Melatonin Sleep Aid

Using melatonin as a sleep aid is a natural way to treat insomnia. This therapy do not produce bad side effects, it just aids the insomniac to have a nice and restful sleep. Melatonin side effects are mild compared to prescription sleeping pills and sedatives. Why is using melatonin as a sleep aid beneficial? Melatonin is a hormone like substance that your body produces at night in accordance with the circadian rhythm or the internal body clock. Darkness signals your body to release melatonin. The increase in melatonin levels relaxes the body and causes one to become sleepy. This is the reason why melatonin sleep aids can help anyone with sleeping problems. Melatonin helps restore the body clock in a natural and reliable way.
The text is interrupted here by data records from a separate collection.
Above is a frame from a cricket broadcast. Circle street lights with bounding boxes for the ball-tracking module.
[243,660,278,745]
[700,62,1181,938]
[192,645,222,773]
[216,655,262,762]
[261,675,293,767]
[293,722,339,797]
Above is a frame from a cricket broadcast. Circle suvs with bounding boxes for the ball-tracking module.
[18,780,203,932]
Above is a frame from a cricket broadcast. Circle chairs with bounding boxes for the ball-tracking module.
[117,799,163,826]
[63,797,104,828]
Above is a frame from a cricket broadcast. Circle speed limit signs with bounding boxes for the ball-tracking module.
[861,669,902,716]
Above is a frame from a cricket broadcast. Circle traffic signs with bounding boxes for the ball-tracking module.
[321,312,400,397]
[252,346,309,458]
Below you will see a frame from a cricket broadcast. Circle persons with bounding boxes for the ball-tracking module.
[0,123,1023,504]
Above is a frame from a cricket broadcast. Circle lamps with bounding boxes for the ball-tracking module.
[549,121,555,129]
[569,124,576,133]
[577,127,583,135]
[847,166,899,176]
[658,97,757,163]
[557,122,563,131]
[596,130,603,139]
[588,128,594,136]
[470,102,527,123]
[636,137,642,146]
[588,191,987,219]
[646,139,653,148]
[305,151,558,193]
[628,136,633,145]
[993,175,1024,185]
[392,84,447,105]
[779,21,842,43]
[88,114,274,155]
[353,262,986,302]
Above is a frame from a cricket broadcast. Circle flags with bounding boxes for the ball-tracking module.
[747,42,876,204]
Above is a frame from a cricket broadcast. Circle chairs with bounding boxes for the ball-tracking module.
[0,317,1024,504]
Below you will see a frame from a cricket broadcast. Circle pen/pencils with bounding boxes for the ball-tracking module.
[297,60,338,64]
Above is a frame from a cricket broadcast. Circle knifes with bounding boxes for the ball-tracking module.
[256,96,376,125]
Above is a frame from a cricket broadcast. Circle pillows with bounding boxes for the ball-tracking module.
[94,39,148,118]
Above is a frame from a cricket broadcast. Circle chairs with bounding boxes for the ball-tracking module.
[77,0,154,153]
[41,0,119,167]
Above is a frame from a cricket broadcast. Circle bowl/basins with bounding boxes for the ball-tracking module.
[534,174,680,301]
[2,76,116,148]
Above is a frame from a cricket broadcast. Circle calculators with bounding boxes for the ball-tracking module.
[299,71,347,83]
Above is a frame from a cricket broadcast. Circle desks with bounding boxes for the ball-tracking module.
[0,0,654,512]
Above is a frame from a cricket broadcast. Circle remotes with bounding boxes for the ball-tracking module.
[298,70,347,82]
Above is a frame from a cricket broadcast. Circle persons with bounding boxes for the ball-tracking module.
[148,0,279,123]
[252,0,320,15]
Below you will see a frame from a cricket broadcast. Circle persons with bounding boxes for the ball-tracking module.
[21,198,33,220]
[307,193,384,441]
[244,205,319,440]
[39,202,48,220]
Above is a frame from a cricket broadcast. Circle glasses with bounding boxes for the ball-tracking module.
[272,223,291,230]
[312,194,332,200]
Melatonin sleep aids are available in pill form but you can also get in fresh vegetables. However, the amount of melatonin in foods is very low. Regardless of the source, melatonin provides you with a safe and effective way of getting a restful sleep. It is better than using prescription medications (sedatives and tranquilizers) just to get a good night sleep. Most prescription sleep aids are addictive and can give you hangovers. There are also some bad side effects associated with using prescription sleep aids.

Current research suggests that the quality of sleep and its initiation is related to the natural rise and fall of melatonin in the body. Normal day and night levels of melatonin are expected for people up to their mid-20s. Normal levels of melatonin decline as we age and by the time we reach mid-60s, most people will exhibit reduced day and night melatonin levels. This is the reason why elderly people have difficulty sleeping. The relationship between the quality of sleep and melatonin levels led to the interest of using melatonin as a natural sleep aid. Melatonin can also benefit those suffering from jet lag and shift workers.

Melatonin References

Murray MT, et al. (2006). Melatonin. In JE Pizzorno Jr, MT Murray, eds., Textbook of Natural Medicine, 3rd ed., vol. 1, pp. 1057–1064. St. Louis: Churchill Livingstone Elsevier.

Rajaratnam SM, et al. (2009). Melatonin and melatonin analogues. Sleep Medicine Clinics, 4: 179–193.